→ Written tasks
A – Copy the jdummy() documentation from "jdummy() registers a" to "dataset's registrations independently.".
B – Answer these questions using the jdummy() documentation:
(i) What default value does the usage block give for max.categories?
(ii) Does jdummy() modify the original data frame?
(iii) What does jdummy(NULL) clear?
C – How would the jdummy() documentation go on from its last line? Continue it.

Skip to contents

jdummy() registers a categorical variable so that jlm() automatically expands it into dummy (indicator) variables when it appears in a regression formula. The original data frame is never modified. Several variables can be registered in one call; the ref setting then applies to each of them.

Registrations are stored per dataset, so switching juse() between datasets preserves each dataset's registrations independently.

Usage

jdummy(
  data,
  ...,
  ref = "first",
  show = FALSE,
  remove = FALSE,
  clear.all = FALSE,
  max.categories = 20L
)

Arguments

data

A data frame, or omit to use the juse() default. jdummy(NULL) clears the dummy registrations on the juse() default data frame (or, with no default set, the only frame that carries them; if several do, it asks rather than wiping all).

...

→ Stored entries

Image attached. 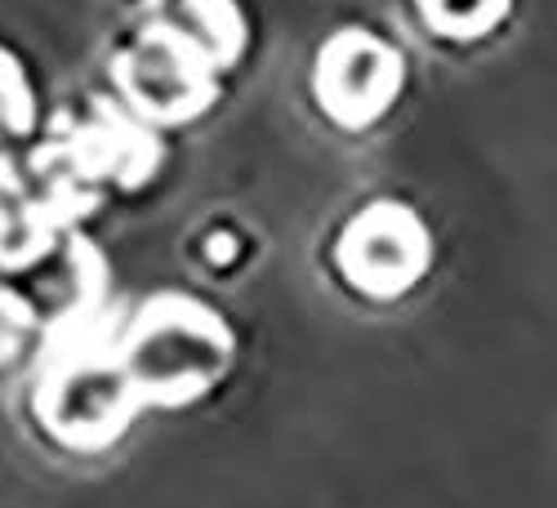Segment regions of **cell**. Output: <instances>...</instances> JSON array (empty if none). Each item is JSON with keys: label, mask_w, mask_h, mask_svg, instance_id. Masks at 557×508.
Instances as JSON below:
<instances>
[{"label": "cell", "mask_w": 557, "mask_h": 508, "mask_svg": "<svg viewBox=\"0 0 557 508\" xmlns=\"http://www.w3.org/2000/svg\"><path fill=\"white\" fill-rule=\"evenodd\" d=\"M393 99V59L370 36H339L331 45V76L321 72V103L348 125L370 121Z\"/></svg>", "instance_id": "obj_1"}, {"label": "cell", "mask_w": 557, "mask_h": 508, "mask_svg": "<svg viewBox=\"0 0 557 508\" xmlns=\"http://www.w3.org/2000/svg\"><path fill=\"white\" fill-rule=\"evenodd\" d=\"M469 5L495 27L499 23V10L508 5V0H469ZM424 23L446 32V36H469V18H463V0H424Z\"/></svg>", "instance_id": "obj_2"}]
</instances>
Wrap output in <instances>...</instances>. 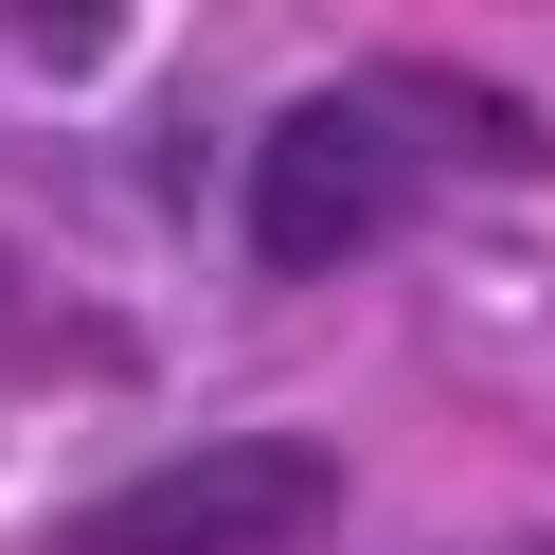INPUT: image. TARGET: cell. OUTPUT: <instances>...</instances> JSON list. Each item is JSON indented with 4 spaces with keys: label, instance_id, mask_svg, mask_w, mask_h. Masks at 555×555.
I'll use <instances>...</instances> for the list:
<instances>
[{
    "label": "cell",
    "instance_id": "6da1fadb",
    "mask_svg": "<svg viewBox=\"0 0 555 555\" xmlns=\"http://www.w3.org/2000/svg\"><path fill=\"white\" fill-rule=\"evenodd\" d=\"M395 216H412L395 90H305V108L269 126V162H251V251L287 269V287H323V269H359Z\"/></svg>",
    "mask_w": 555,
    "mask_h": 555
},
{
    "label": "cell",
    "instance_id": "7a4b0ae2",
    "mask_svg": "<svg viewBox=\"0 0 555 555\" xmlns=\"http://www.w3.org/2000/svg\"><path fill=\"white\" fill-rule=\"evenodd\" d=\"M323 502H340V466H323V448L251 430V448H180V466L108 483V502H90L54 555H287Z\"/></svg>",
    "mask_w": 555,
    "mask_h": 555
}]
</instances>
* * *
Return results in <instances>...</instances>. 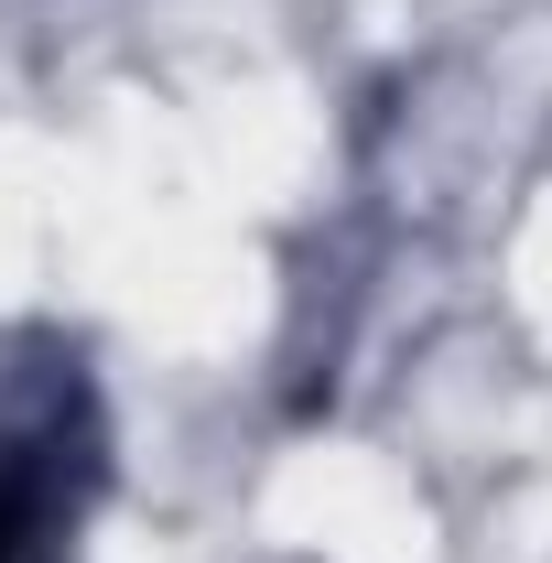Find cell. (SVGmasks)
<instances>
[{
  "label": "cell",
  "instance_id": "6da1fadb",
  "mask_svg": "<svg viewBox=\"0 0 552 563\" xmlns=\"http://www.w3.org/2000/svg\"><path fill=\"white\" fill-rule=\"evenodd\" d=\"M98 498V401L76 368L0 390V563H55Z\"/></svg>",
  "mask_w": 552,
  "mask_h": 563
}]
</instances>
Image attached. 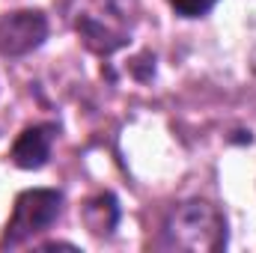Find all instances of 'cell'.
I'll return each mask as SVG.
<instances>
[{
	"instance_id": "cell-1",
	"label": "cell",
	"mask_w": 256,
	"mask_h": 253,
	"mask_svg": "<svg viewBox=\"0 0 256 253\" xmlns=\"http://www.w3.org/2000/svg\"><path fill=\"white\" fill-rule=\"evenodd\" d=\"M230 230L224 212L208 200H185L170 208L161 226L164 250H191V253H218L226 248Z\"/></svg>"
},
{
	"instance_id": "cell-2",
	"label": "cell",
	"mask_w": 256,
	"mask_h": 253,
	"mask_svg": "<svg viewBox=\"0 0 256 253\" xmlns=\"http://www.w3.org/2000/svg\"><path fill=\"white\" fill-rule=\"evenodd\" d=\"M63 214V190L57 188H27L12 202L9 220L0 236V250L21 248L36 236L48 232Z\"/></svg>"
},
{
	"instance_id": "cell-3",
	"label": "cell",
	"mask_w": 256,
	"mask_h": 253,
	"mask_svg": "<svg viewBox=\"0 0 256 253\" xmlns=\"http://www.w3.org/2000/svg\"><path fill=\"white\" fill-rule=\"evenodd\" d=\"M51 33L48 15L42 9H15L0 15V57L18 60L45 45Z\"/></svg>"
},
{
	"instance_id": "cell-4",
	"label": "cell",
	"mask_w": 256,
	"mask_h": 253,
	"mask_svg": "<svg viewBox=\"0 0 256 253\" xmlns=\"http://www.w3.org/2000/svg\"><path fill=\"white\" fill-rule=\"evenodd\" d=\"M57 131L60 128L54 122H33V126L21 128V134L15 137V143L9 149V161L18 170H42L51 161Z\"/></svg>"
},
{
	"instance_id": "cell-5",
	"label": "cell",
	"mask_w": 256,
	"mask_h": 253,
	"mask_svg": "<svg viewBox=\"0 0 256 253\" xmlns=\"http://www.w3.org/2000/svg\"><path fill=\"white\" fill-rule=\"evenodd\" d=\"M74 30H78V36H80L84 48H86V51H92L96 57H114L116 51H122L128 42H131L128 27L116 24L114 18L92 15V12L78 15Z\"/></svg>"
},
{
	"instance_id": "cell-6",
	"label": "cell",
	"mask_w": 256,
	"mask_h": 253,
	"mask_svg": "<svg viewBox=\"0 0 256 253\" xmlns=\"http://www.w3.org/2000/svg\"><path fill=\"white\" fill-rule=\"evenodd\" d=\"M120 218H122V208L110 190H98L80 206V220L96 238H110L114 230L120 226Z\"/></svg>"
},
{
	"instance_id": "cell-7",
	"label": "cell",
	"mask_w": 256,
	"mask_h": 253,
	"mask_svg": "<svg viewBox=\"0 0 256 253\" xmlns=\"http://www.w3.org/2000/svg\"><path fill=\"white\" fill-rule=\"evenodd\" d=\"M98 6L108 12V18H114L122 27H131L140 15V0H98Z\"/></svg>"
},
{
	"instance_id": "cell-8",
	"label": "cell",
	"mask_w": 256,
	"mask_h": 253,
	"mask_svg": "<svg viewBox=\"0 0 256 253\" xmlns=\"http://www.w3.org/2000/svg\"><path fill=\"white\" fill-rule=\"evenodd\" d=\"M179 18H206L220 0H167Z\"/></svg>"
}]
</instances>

→ Per-task answers
A –
jdummy() registers a categorical variable so that jlm() automatically expands it into dummy (indicator) variables when it appears in a regression formula. The original data frame is never modified. Several variables can be registered in one call; the ref setting then applies to each of them.

Registrations are stored per dataset, so switching juse() between datasets preserves each dataset's registrations independently.

B –
(i) 20L
(ii) No, the original data frame is never modified.
(iii) It clears the dummy registrations on the juse() default data frame.

C –
One or more unquoted variable names to register. Omit (along with data) to display all current registrations. A lone NULL in the variable slot – jdummy(data, NULL) – clears that frame's dummy registrations.

ref

The reference category (excluded from the regression model). Can be a numeric code, a quoted label name, or first (default) or last. Applied to every variable named in the call; to use different reference categories, register the variables in separate calls.

show

Logical. If TRUE, prints the dummy coding scheme table showing the pattern of 0s and 1s. Default is FALSE.

remove

Logical. If TRUE, removes the registration for the specified variable(s). Default is FALSE.

clear.all

Logical. If TRUE, clears dummy registrations on every data frame that carries them. Default is FALSE.

max.categories

Integer. Maximum number of categories a variable may have to be dummy-coded; a variable with more raises an error. Raise it to dummy-code a higher-cardinality variable. Default 20L.

Value

Invisibly returns NULL. Called for its side effect.

See also

jstats for the package overview, workflow conventions, and complete function listing.

Examples

juse(community)
#> Default data frame set to: community
jdummy(Region)                       # Register, first category as reference
#> Dummy Variable Registration
#> Using default data frame: community
#> 
#>   Variable: Region (haven_labelled)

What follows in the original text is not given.